### Your task:
The entries below should be written out again exactly as they stand.

--------

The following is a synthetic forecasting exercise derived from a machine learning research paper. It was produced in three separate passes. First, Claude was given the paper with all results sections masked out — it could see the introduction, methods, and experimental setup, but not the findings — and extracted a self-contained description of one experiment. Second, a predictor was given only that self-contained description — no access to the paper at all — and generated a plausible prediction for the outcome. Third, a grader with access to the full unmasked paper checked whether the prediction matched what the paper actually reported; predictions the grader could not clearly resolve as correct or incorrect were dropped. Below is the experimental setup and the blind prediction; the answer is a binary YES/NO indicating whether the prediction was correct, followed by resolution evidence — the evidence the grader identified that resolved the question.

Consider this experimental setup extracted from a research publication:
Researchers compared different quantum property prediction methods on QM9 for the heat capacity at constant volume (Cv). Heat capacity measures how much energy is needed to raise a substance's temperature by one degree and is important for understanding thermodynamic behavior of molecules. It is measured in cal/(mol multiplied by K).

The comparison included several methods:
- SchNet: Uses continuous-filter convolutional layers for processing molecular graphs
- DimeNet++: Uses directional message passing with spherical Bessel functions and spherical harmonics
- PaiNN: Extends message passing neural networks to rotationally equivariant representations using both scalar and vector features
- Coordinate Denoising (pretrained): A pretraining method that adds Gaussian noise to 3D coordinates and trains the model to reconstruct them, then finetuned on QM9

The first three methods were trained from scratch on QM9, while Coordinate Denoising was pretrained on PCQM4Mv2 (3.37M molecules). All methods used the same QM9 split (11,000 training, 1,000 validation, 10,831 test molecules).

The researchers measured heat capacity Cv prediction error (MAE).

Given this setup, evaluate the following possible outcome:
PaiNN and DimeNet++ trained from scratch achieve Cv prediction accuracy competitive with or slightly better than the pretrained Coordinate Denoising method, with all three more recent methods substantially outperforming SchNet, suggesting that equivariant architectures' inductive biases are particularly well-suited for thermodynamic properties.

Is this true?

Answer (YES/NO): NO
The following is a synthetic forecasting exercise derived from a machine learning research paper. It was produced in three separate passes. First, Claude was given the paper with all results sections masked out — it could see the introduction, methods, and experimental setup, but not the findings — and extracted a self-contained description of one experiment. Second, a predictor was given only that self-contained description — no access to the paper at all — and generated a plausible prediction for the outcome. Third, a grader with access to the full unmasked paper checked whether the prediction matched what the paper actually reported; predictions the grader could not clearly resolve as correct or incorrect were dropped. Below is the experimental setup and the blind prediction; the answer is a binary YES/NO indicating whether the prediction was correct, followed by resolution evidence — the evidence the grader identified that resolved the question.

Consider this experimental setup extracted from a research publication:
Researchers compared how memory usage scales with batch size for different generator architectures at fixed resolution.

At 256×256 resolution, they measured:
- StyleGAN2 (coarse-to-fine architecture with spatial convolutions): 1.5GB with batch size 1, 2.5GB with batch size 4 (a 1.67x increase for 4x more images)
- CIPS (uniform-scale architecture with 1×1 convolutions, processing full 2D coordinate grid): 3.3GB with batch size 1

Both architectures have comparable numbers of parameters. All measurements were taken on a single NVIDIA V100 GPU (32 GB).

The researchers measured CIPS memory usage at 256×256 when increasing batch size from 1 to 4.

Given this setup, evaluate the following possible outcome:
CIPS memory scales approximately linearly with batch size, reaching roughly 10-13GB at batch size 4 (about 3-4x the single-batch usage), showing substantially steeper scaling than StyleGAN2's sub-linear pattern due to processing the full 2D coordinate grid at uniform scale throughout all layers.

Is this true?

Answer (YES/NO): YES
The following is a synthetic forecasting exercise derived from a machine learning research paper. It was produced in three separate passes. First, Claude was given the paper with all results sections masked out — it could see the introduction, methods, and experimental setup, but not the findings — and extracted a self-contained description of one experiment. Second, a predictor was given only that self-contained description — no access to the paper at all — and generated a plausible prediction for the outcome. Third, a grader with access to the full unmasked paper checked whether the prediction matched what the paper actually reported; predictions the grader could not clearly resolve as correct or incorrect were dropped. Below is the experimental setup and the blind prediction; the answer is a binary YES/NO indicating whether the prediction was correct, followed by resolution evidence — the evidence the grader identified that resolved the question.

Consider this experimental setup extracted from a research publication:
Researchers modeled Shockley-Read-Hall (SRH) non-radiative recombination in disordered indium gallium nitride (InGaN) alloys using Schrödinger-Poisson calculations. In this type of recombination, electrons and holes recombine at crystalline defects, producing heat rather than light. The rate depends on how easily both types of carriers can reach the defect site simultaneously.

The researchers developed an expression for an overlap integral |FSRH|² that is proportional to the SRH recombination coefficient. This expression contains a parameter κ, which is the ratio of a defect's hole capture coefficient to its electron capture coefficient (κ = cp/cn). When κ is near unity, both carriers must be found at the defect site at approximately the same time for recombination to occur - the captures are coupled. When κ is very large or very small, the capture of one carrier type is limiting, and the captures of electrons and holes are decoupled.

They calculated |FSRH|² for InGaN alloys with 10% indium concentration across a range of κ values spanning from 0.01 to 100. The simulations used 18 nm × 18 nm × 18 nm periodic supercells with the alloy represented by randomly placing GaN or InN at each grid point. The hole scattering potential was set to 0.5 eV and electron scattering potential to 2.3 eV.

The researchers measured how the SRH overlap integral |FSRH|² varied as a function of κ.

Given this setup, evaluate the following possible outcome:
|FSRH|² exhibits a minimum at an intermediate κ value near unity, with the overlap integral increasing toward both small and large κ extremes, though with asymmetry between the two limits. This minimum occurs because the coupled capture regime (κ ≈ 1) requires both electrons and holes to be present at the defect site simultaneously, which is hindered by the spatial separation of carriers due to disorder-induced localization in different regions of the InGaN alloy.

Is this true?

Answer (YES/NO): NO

--------

### Solution to this exercise:
The following is a synthetic forecasting exercise derived from a machine learning research paper. It was produced in three separate passes. First, Claude was given the paper with all results sections masked out — it could see the introduction, methods, and experimental setup, but not the findings — and extracted a self-contained description of one experiment. Second, a predictor was given only that self-contained description — no access to the paper at all — and generated a plausible prediction for the outcome. Third, a grader with access to the full unmasked paper checked whether the prediction matched what the paper actually reported; predictions the grader could not clearly resolve as correct or incorrect were dropped. Below is the experimental setup and the blind prediction; the answer is a binary YES/NO indicating whether the prediction was correct, followed by resolution evidence — the evidence the grader identified that resolved the question.

Consider this experimental setup extracted from a research publication:
Researchers compared different quantum property prediction methods on QM9 for the heat capacity at constant volume (Cv). Heat capacity measures how much energy is needed to raise a substance's temperature by one degree and is important for understanding thermodynamic behavior of molecules. It is measured in cal/(mol multiplied by K).

The comparison included several methods:
- SchNet: Uses continuous-filter convolutional layers for processing molecular graphs
- DimeNet++: Uses directional message passing with spherical Bessel functions and spherical harmonics
- PaiNN: Extends message passing neural networks to rotationally equivariant representations using both scalar and vector features
- Coordinate Denoising (pretrained): A pretraining method that adds Gaussian noise to 3D coordinates and trains the model to reconstruct them, then finetuned on QM9

The first three methods were trained from scratch on QM9, while Coordinate Denoising was pretrained on PCQM4Mv2 (3.37M molecules). All methods used the same QM9 split (11,000 training, 1,000 validation, 10,831 test molecules).

The researchers measured heat capacity Cv prediction error (MAE).

Given this setup, evaluate the following possible outcome:
PaiNN and DimeNet++ trained from scratch achieve Cv prediction accuracy competitive with or slightly better than the pretrained Coordinate Denoising method, with all three more recent methods substantially outperforming SchNet, suggesting that equivariant architectures' inductive biases are particularly well-suited for thermodynamic properties.

Is this true?

Answer (YES/NO): NO
The following is a synthetic forecasting exercise derived from a machine learning research paper. It was produced in three separate passes. First, Claude was given the paper with all results sections masked out — it could see the introduction, methods, and experimental setup, but not the findings — and extracted a self-contained description of one experiment. Second, a predictor was given only that self-contained description — no access to the paper at all — and generated a plausible prediction for the outcome. Third, a grader with access to the full unmasked paper checked whether the prediction matched what the paper actually reported; predictions the grader could not clearly resolve as correct or incorrect were dropped. Below is the experimental setup and the blind prediction; the answer is a binary YES/NO indicating whether the prediction was correct, followed by resolution evidence — the evidence the grader identified that resolved the question.

Consider this experimental setup extracted from a research publication:
Researchers compared how memory usage scales with batch size for different generator architectures at fixed resolution.

At 256×256 resolution, they measured:
- StyleGAN2 (coarse-to-fine architecture with spatial convolutions): 1.5GB with batch size 1, 2.5GB with batch size 4 (a 1.67x increase for 4x more images)
- CIPS (uniform-scale architecture with 1×1 convolutions, processing full 2D coordinate grid): 3.3GB with batch size 1

Both architectures have comparable numbers of parameters. All measurements were taken on a single NVIDIA V100 GPU (32 GB).

The researchers measured CIPS memory usage at 256×256 when increasing batch size from 1 to 4.

Given this setup, evaluate the following possible outcome:
CIPS memory scales approximately linearly with batch size, reaching roughly 10-13GB at batch size 4 (about 3-4x the single-batch usage), showing substantially steeper scaling than StyleGAN2's sub-linear pattern due to processing the full 2D coordinate grid at uniform scale throughout all layers.

Is this true?

Answer (YES/NO): YES
The following is a synthetic forecasting exercise derived from a machine learning research paper. It was produced in three separate passes. First, Claude was given the paper with all results sections masked out — it could see the introduction, methods, and experimental setup, but not the findings — and extracted a self-contained description of one experiment. Second, a predictor was given only that self-contained description — no access to the paper at all — and generated a plausible prediction for the outcome. Third, a grader with access to the full unmasked paper checked whether the prediction matched what the paper actually reported; predictions the grader could not clearly resolve as correct or incorrect were dropped. Below is the experimental setup and the blind prediction; the answer is a binary YES/NO indicating whether the prediction was correct, followed by resolution evidence — the evidence the grader identified that resolved the question.

Consider this experimental setup extracted from a research publication:
Researchers modeled Shockley-Read-Hall (SRH) non-radiative recombination in disordered indium gallium nitride (InGaN) alloys using Schrödinger-Poisson calculations. In this type of recombination, electrons and holes recombine at crystalline defects, producing heat rather than light. The rate depends on how easily both types of carriers can reach the defect site simultaneously.

The researchers developed an expression for an overlap integral |FSRH|² that is proportional to the SRH recombination coefficient. This expression contains a parameter κ, which is the ratio of a defect's hole capture coefficient to its electron capture coefficient (κ = cp/cn). When κ is near unity, both carriers must be found at the defect site at approximately the same time for recombination to occur - the captures are coupled. When κ is very large or very small, the capture of one carrier type is limiting, and the captures of electrons and holes are decoupled.

They calculated |FSRH|² for InGaN alloys with 10% indium concentration across a range of κ values spanning from 0.01 to 100. The simulations used 18 nm × 18 nm × 18 nm periodic supercells with the alloy represented by randomly placing GaN or InN at each grid point. The hole scattering potential was set to 0.5 eV and electron scattering potential to 2.3 eV.

The researchers measured how the SRH overlap integral |FSRH|² varied as a function of κ.

Given this setup, evaluate the following possible outcome:
|FSRH|² exhibits a minimum at an intermediate κ value near unity, with the overlap integral increasing toward both small and large κ extremes, though with asymmetry between the two limits. This minimum occurs because the coupled capture regime (κ ≈ 1) requires both electrons and holes to be present at the defect site simultaneously, which is hindered by the spatial separation of carriers due to disorder-induced localization in different regions of the InGaN alloy.

Is this true?

Answer (YES/NO): NO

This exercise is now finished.